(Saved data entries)
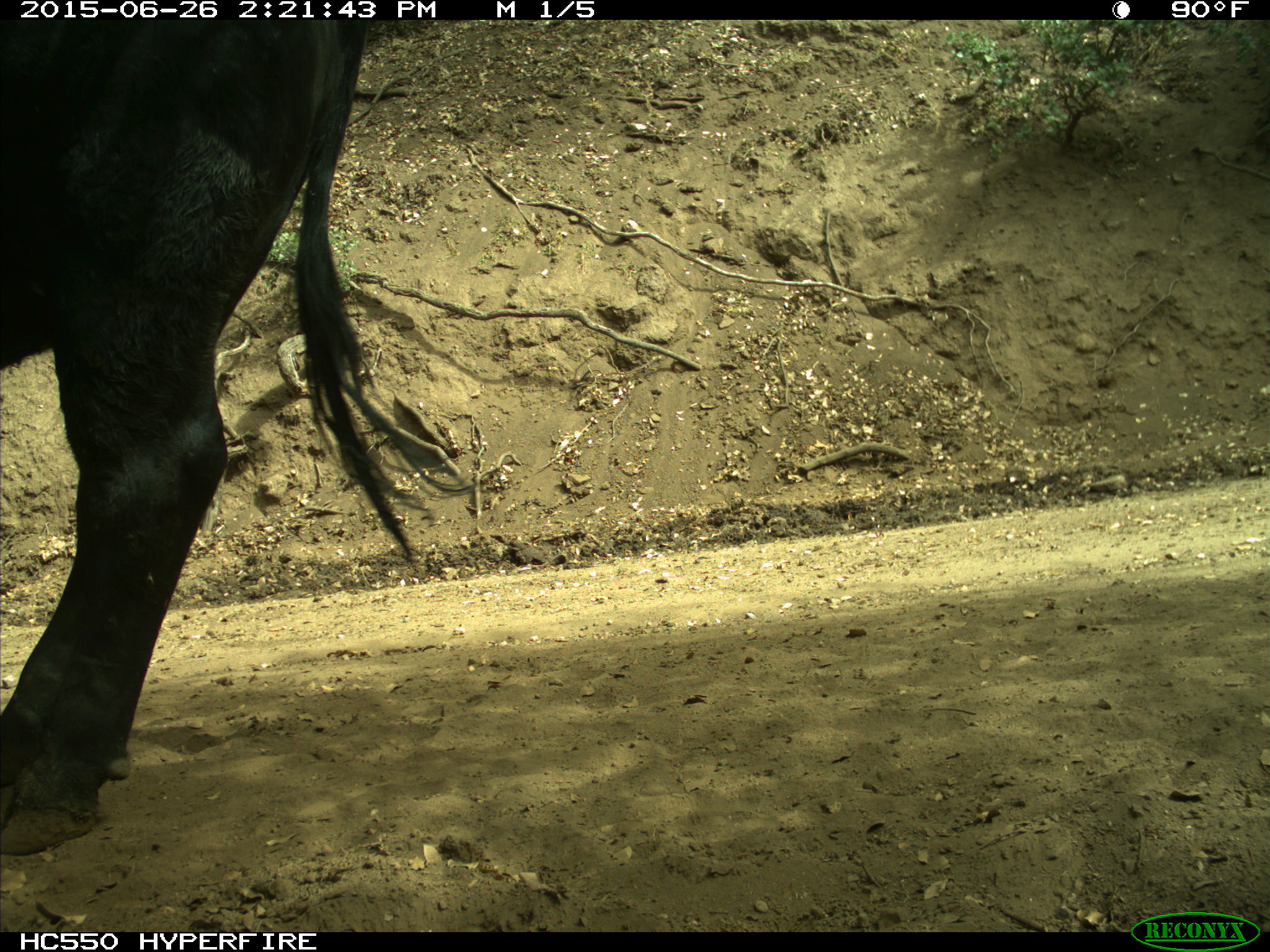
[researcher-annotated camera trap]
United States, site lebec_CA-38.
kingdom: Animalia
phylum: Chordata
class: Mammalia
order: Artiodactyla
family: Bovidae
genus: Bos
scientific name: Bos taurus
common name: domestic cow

[Task statement]
Copy the records exactly. Skip the pictures.

[Expected answer]
[researcher-annotated camera trap]
United States, site lebec_CA-38.
kingdom: Animalia
phylum: Chordata
class: Mammalia
order: Artiodactyla
family: Bovidae
genus: Bos
scientific name: Bos taurus
common name: domestic cow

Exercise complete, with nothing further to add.